Increasing Gender Diversity
Increasing diversity in computing has been my passion throughout my career, mostly through my informal mentoring of female CS students at Rutgers and Virginia Tech, participating in CRA-W mentoring workshops, and leading efforts in CS at Virginia Tech College of Engineering to join with NCWIT to increase the gender diversity of our CS students. As head of the Department of Computer Science at Virginia Tech (2008-2015), I encouraged and led activities that resulted in our growth from 4.2% female CS majors in 2007 to 16.7% CS majors in fall 2015 and 18% in fall 2018. The 2-year average percentage of female CS graduates almost doubled between 2007 and 2011. We also achieved comparable retention rates for males (94.2%) and females (93.5%) in 2014-15, which continues today. Additionally, we grew the number of female CS minors at Virginia Tech from 13 (17.6% of 74 in 2012) to 58 (26% of 223 in 2015).

How did we accomplish these gains? It was an all-hands effort by our department faculty, who reported diversity activities as part of their annual review. Our departmental diversity committee compiled a list of activities ranging from “light effort” (e.g., attending a luncheon with students at the College of Engineering women’s dorm) to “heavy commitment” (e.g., serving as advisor to a co-curricular group focusing on diversity such as our Association for Women in Computing [AWC] grad and undergrad women’s club).
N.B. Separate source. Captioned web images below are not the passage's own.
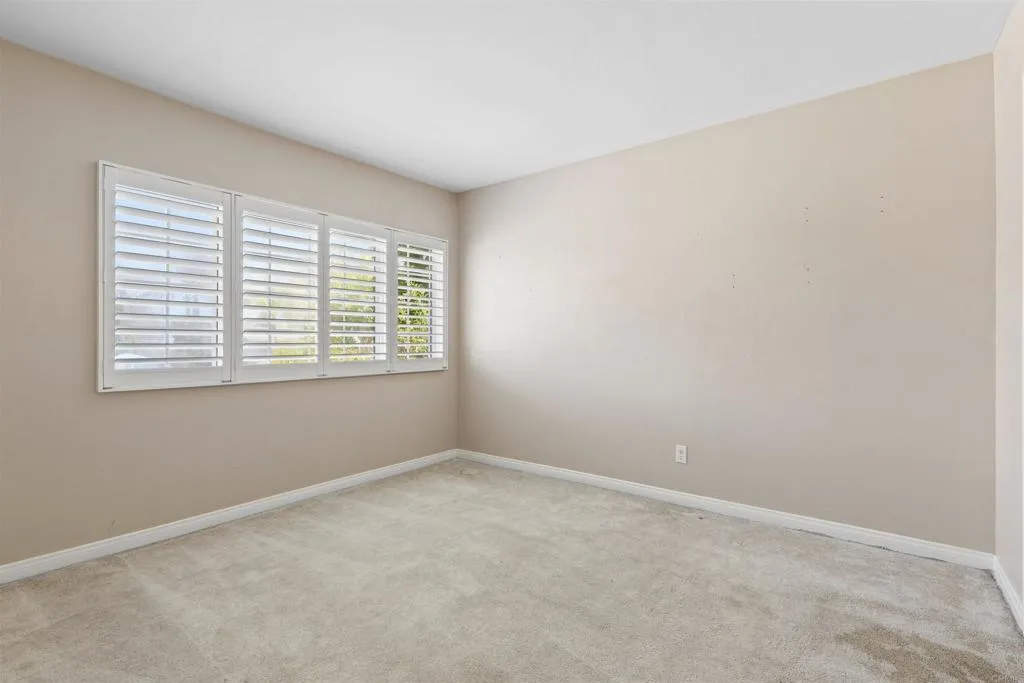 https://cdn.realtyfeed.com/cdn/127/306737402/f9c6c3cb5bf7b67178b2954c4b4c3f1a.webp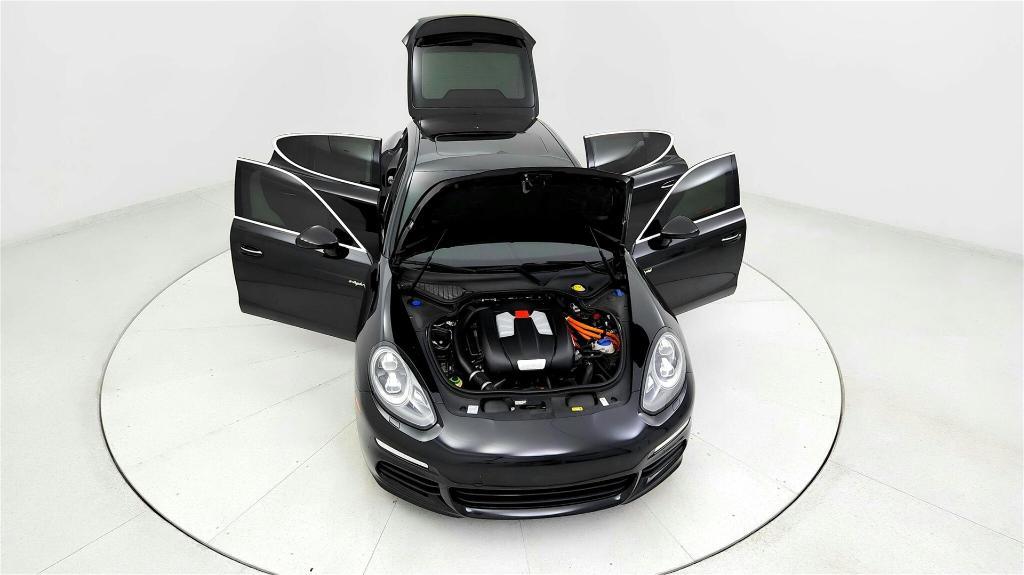 used 2014 Porsche Panamera car, priced at $26,999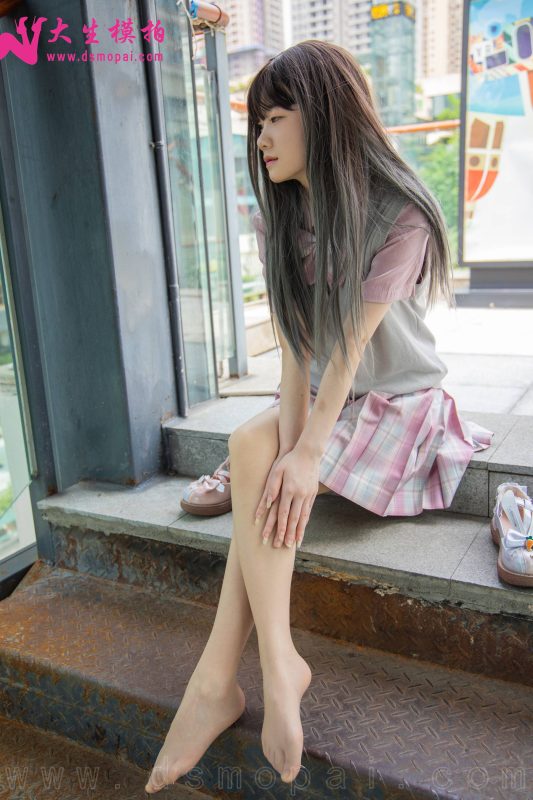 大生模拍 NO.235 范范 JK雙絲 [72P/1V/1.64GB]-無(wú)料攝影圈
We partnered with NCWIT in its Pacesetters program which brought together academics and practitioners to exchange best practices in recruiting and retaining women in computing. We were founding partners and leaders of the NCWIT Virginia Aspirations in Computing Awards for high school women, and organized the annual awards ceremony. We conducted outreach to high schools using our CS undergraduate ambassadors to explain “Why be a computer scientist?” We conducted 5 years of workshops for CS high school teachers in Virginia, offering curricular ideas and helping them to organize in affinity groups around the state. We also lobbied first-year engineering students to consider majoring in CS during a special summer program that attracted large numbers of women and minority students. Throughout these activities, we worked with NCWIT Extension Services personnel to develop and use metrics to evaluate our progress.

For retention, we strengthened AWC and provided funds for student diversity conference travel to the Grace Hopper and Tapia Celebrations. We also held dinners for our female students, faculty, and female distinguished speakers who visited our department. (And we observed that meeting famous people in an informal setting was a very popular activity for our young women!) Our female majors started a very popular peer mentoring program that built community, especially among the undergraduate women.The culmination of this activity was when our department won 2nd place nationally in the NCWIT NEXT Awards in 2016. The monetary award was used to establish an endowment of a diversity fund that is being augmented today to provide for similar student-centered diversity activities.

About the Author
Barbara Ryder received her A.B. degree in Applied Mathematics from Brown University (1969), her Master’s degree in Computer Science from Stanford University(1971) and her Ph.D. degree in Computer Science at Rutgers University (1982). Dr. Ryder was Head of the Department of Computer Science at Virginia Tech from 2008-2015 and J. Byron Maupin Professor of Engineering.  She served on the CS faculty of Rutgers from 1982-2008. Dr. Ryder is an ACM Fellow (1998).  Her recent awards include the 2018 IEEE Computer Society TCSE Distinguished Women in Science and Engineering Award and the 2015 ACM SIGSOFT Influential Educator Award.

Dr. Ryder is an active advocate for women in computing. She was honored to receive the Virginia 2014 AAUW Woman of Achievement Award. She was a founding organizer of the NCWIT Regional VA/DC Aspirations for Women Awards and served as co-chair in 2014-2015 and 2012-2013. She also served as executive champion for her department in the NCWIT Pacesetters Program (2009-2015).